■ Short exercise: Please print each entry below word for word, leaving the pictures out.

■ Spatial questions based on scenes:

>> begin

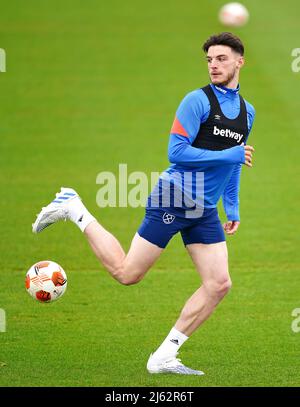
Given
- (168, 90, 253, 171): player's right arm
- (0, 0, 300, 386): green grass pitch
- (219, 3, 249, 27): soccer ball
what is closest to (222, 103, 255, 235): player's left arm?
(168, 90, 253, 171): player's right arm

>> end

■ Problem solution:
Given
- (168, 90, 253, 171): player's right arm
- (0, 0, 300, 386): green grass pitch
- (219, 3, 249, 27): soccer ball
what is closest to (222, 103, 255, 235): player's left arm?
(168, 90, 253, 171): player's right arm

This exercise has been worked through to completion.